I first read Jane Eyre in junior high English. It was on one of those required reading lists containing books that, for my age group, were more often than not, shall we say… uninteresting. I fully expected Jane Eyre to fall into that category, and because it was the thickest book on the list, decided to read it first to get it out of the way. To my amazement, I discovered that I actually liked it and soon became engrossed in the travails of Jane and Mr. Rochester, and the mystery at Thornfield. I learned a valuable lesson from the experience: read before you judge.

Jane has so many wonderful qualities — honesty, forthrightness, courage. I love her perseverance, her resilience, and her kindness in forgiving those who have wronged her. She is a great reminder to a world that glorifies perfect faces and bodies that it is beauty on the inside that counts.

Of the six movie versions I’ve seen, I think I like the 2006 BBC Masterpiece Theater production with Ruth Wilson and Toby Stephens the best. They have great chemistry, and everything is well done — the brooding atmosphere, the harrowing suspense, and romantic tension with scenes that aren’t overdone. Wilson is perfect as Plain Jane, both strong and vulnerable. There are moments after her encounters with Mr. Rochester when she positively glows, no longer plain but young and pretty and in love. Stephens reminds me of a rougher Hugh Jackman, with enough presence and just enough attractiveness, but not too much, to keep things interesting.

Ruth Wilson and Toby Stephens as Jane Eyre and Edward Rochester in Jane Eyre, BBC, 2006

Ruth Wilson and Toby Stephens as
Jane Eyre and Edward Rochester
in Jane Eyre, BBC, 2006
Photo Credit: http://www.bbc.co.uk


17 thoughts on “A to Z Challenge: Fictional Favorites, Day 10

  1. I agree that Jane is a strong and interesting character. Have you read The Tenant of Wildfell Hall, by Jane’s sister Anne Bronte? It’s my favourite book from the Brontes, and features another great heroine.


  2. As soon as I saw what your post was about I thought of Ruth Wilson. So glad we agree on the best adaptation! Though I liked Samantha Morton too – can’t remember who her Rochester was.

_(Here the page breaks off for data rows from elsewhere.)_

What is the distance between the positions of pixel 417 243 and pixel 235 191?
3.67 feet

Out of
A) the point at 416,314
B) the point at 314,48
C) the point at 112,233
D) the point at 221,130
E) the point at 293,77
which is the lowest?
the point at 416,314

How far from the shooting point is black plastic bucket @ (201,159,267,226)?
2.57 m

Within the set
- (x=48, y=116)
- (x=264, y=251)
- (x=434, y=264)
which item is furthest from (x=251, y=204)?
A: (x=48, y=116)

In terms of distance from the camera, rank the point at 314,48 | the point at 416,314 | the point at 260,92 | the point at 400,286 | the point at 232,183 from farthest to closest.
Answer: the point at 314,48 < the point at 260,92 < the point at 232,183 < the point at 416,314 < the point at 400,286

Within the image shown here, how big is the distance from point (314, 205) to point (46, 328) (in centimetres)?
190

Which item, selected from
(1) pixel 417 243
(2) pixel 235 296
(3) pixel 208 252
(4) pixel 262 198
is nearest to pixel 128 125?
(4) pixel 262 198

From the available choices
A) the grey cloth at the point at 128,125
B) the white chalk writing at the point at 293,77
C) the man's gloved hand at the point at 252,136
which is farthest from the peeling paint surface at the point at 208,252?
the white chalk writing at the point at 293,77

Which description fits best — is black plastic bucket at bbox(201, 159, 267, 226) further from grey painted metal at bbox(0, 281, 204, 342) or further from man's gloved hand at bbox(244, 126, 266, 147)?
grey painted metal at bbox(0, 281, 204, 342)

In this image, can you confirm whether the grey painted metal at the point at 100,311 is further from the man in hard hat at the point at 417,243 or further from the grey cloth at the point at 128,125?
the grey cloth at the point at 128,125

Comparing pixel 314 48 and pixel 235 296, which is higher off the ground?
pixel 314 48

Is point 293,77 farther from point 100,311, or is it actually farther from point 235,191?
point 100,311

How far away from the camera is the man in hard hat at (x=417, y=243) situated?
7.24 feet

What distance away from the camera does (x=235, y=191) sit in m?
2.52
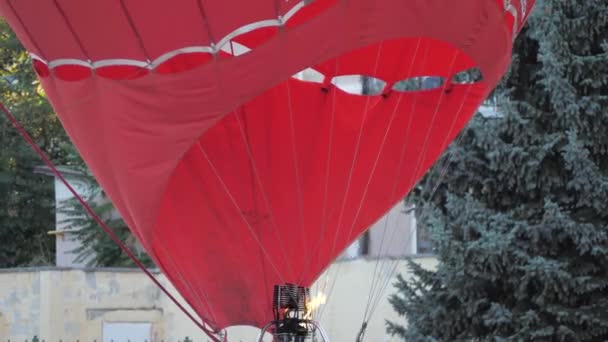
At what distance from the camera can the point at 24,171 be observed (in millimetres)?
25141

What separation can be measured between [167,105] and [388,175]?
2.62 metres

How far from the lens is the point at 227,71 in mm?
6168

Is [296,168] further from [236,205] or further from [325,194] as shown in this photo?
[236,205]

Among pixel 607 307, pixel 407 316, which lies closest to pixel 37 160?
pixel 407 316

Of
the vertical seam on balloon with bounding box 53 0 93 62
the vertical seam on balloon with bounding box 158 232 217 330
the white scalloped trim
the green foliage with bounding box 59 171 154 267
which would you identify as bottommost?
the vertical seam on balloon with bounding box 158 232 217 330

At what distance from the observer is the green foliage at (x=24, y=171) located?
24.4m

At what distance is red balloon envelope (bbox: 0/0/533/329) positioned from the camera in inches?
244

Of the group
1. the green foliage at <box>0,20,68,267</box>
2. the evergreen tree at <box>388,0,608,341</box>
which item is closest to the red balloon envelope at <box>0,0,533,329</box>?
the evergreen tree at <box>388,0,608,341</box>

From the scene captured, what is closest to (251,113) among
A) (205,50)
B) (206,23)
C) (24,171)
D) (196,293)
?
(196,293)

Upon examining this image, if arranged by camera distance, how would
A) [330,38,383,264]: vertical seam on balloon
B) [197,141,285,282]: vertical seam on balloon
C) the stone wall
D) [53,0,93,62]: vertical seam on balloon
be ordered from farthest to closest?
1. the stone wall
2. [330,38,383,264]: vertical seam on balloon
3. [197,141,285,282]: vertical seam on balloon
4. [53,0,93,62]: vertical seam on balloon

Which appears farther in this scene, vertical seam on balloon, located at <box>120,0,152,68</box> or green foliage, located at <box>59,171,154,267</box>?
green foliage, located at <box>59,171,154,267</box>

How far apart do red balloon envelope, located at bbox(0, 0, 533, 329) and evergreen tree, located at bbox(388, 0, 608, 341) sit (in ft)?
6.62

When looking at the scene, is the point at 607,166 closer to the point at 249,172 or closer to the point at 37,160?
the point at 249,172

  3. I’m reading Jane Eyre right now and I’m absolutely loving it! Kindle says I have about an hour and a half left to read and oh, I don’t want to see it go away. The film adaptation you suggest is actually exactly how I imagined Mr. Rochester! After I finish with the book, I’ll definitely give this film a look. Thanks! ^__^


  4. I love Jane Eyre, and I completely agree the 2006 Adaptation is great and seems really under appreciated. I thought they really got the emotions across, and Toby Stephens for me seemed the perfect Rochester, eccentric and brooding, with enough charm to pull off Rochester’s stranger qualities.